MEYER, W. HAL, Baker Hughes INTEQ
New propagation resistivity tools make measurements using more than one array. The result is the measurement of several apparent resistivity curves rather just the one or two that were provided by early propagation resistivity tools. The primary purpose of multiple measurements is to be able to determine several parameters simultaneously. Effects that influence propagation resistivity measurements include anisotropy, eccentricity, anomalous dielectric effects, vertical resolution differences, borehole conductivity, and invasion. After correcting for all of these effects (except invasion), the data can be combined to produce apparent resistivities at several fixed depths of investigation. The result is a display much like the log of modem multi-array induction tools. This fixed depth presentation is an even more important feature in propagation resistivity logging than in induction logging because the standard propagation resistivity curves have radically different depths of investigation at different resistivities. The fixed depth processing alleviates this problem by calculating curves at specific depths of investigation (radial depths of 10, 20, 35, and 60 inches).

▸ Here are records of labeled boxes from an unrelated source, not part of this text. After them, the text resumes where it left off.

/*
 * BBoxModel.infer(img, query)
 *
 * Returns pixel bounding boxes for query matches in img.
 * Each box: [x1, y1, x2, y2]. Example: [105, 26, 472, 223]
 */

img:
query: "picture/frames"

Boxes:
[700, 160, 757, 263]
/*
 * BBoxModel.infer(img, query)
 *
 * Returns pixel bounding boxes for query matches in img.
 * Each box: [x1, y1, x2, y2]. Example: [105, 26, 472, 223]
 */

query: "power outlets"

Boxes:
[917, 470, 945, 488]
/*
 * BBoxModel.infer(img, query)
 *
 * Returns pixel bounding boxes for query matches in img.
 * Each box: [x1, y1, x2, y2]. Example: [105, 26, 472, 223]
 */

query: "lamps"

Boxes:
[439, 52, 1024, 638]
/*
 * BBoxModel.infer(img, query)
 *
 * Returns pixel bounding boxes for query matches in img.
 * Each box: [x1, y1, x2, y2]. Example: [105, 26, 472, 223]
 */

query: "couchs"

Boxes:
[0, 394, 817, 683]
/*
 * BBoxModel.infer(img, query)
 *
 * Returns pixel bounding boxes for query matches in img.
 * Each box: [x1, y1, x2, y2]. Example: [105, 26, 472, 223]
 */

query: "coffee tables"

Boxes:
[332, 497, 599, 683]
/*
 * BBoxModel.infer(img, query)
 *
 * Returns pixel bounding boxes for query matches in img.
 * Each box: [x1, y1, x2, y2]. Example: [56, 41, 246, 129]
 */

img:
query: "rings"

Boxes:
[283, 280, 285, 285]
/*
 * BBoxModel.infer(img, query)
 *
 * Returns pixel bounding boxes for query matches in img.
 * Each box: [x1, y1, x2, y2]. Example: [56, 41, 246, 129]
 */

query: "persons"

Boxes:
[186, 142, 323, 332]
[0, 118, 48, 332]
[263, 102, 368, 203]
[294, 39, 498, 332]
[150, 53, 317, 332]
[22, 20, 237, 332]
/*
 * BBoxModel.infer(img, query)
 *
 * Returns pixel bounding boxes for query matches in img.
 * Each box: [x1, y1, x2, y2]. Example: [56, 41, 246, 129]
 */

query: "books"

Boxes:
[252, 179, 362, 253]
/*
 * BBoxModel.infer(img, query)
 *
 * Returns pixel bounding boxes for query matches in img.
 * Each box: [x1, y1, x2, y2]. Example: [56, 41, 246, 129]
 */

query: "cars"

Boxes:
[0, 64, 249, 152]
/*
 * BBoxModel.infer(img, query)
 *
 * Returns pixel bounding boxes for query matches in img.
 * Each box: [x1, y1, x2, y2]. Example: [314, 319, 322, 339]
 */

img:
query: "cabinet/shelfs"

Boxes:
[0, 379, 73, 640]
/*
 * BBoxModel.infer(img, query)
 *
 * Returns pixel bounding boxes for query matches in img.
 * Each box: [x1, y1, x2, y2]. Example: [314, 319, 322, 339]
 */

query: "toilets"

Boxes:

Several field examples are used to demonstrate the utility of this technique. Logs made while drilling show very little or no invasion while logs through the same section after drilling show significant invasion. The fixed depth curves give a quantitative estimate of the invasion depth. The propagation resistivity tools are also compared to multi-array induction tools which were run in the same well. When both logs were made after drilling, the results are reasonably consistent, though the propagation resistivity processing seems to be more robust.